Task to complete:
Answer these questions from the DCASE2016 sound event detection page below:
(a) What sampling rate and bit resolution did the recorder use?
(b) In which country, and by which university, was the dataset collected?
(c) Into what label was the raw label "car engine running" merged?

Provided text:
+++

DCASE2016: Sound event detection in real life audio
- Submission Dates:
- 11/11/2016 to 02/01/2017
- Citation Author(s):
- Annamaria Mesaros, Toni Heittola, and Tuomas Virtanen
- Submitted by:
- Alexander Outman
- Last updated:
- Tue, 01/10/2017 - 15:56
- Data Format:
- Creative Commons Attribution
This task evaluates performance of the sound event detection systems in multisource conditions similar to our everyday life, where the sound sources are rarely heard in isolation. Contrary to task 2, there is no control over the number of overlapping sound events at each time, not in the training nor in the testing audio data.
TUT Sound events 2016 dataset will be used for task 3. Audio in the dataset is a subset of TUT Acoustic scenes 2016dataset (used for task 1). The TUT Sound events 2016 dataset consisting of recordings from two acoustic scenes:
- Home (indoor)
- Residential area (outdoor).
These acoustic scenes were selected to represent common environments of interest in applications for safety and surveillance (outside home) and human activity monitoring or home surveillance.
The dataset was collected in Finland by Tampere University of Technology between 06/2015 - 01/2016. The data collection has received funding from the European Research Council.
Recording and annotation procedure
The recordings were captured each in a different location: different streets, different homes. For each recording location, 3-5 minute long audio recording was captured. The equipment used for recording consists of a binaural Soundman OKM II Klassik/studio A3 electret in-ear microphone and a Roland Edirol R-09 wave recorder using 44.1 kHz sampling rate and 24 bit resolution. For audio material recorded in private places, written consent was obtained from all people involved.
Individual sound events in each recording were annotated by two research assistants using freely chosen labels for sounds. Nouns were used to characterize each sound source, and verbs the sound production mechanism, whenever this was possible. Annotators were trained first on few example recordings. They were instructed to annotate all audible sound events, decide the start time and end time of the sounds as they see fit, and choose event labels freely. This resulted in a large set of raw labels. There was no verification of the annotations and no evaluation of annotator inter-annotator agreement due to the high level of subjectivity inherent to the problem.
Target sound event classes were selected based on the frequency of the obtained labels, to ensure that the selected sounds are common for an acoustic scene, and there are sufficient examples for learning acoustic models. Mapping of the raw labels was performed, merging for example "car engine running" to "engine running", and grouping various impact sounds with only verb description such as "banging", "clacking" into "object impact".
Selected sound event classes:
- (object) Rustling
- (object) Snapping
- Glass jingling
- Object impact
- People walking
- Washing dishes
- Water tap running
- (object) Banging
- Bird singing
- Car passing by
- Children shouting
- People speaking
- People walking
- Wind blowing
For residential area, the sound event classes are mostly related to concrete physical sound sources - bird singing, car passing by. Home scenes are dominated by abstract object impact sounds, besides some more well defined sound events (still impact) like dishes, cutlery, etc.
TUT Sound events 2016 dataset consists of two subsets: development dataset and evaluation dataset. Partitioning of data into these subsets was done based on the amount of examples available for each sound event class, while also taking into account recording location. Ideally the subsets should have the same amount of data for each class, or at least the same relative amount, such as a 70-30% split. Because the event instances belonging to different classes are distributed unevenly within the recordings, the partitioning of individual classes can be controlled only to a certain extent.

+++

Source material:
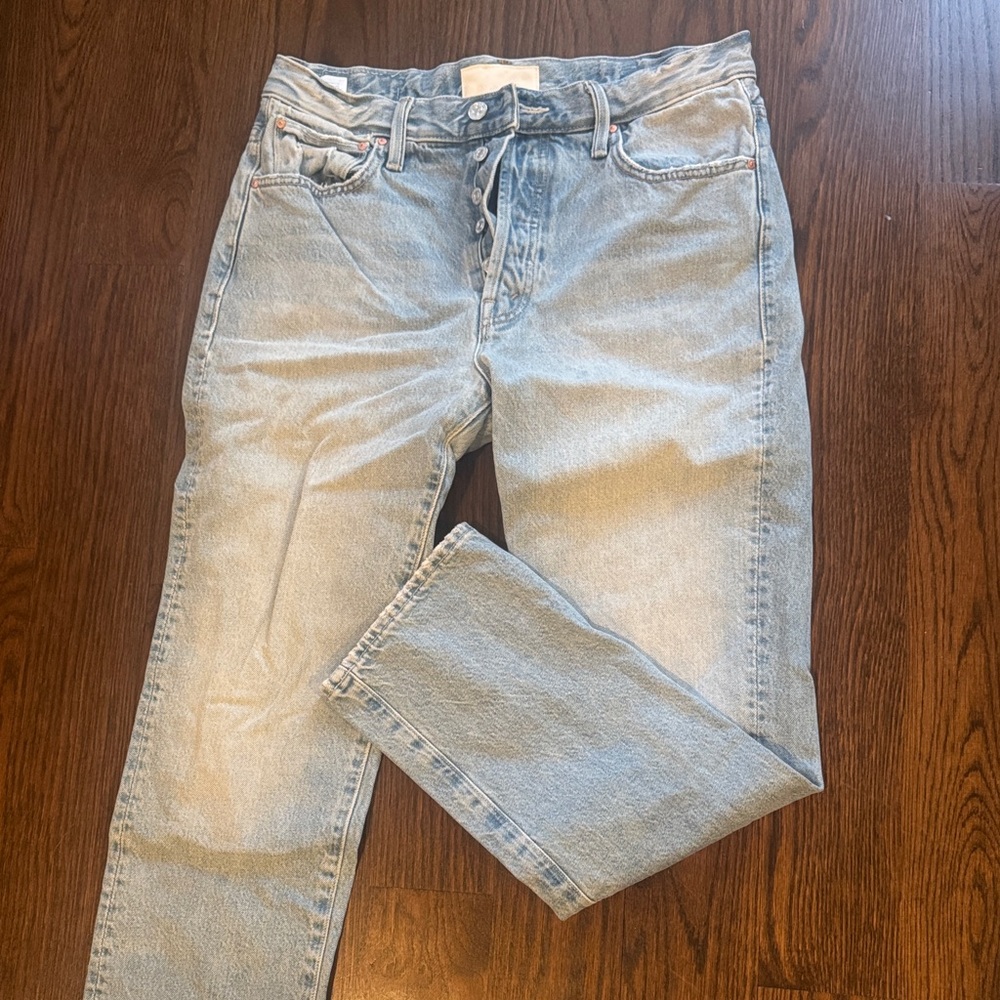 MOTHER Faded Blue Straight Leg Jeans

+++

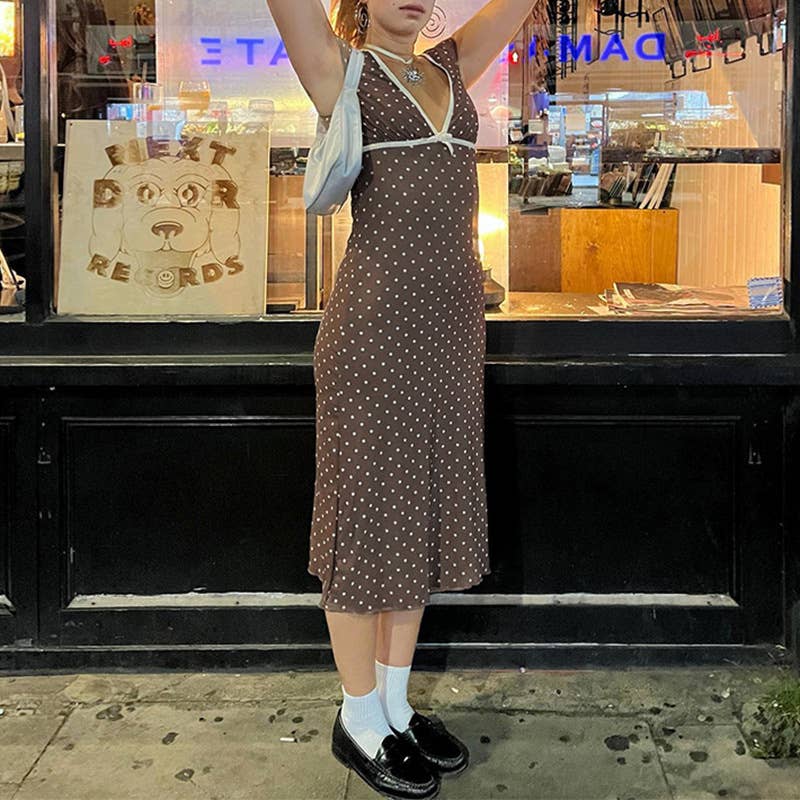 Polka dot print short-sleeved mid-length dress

+++

Response area:
(a) 44.1 kHz sampling rate and 24 bit resolution.
(b) Finland, by Tampere University of Technology.
(c) "engine running"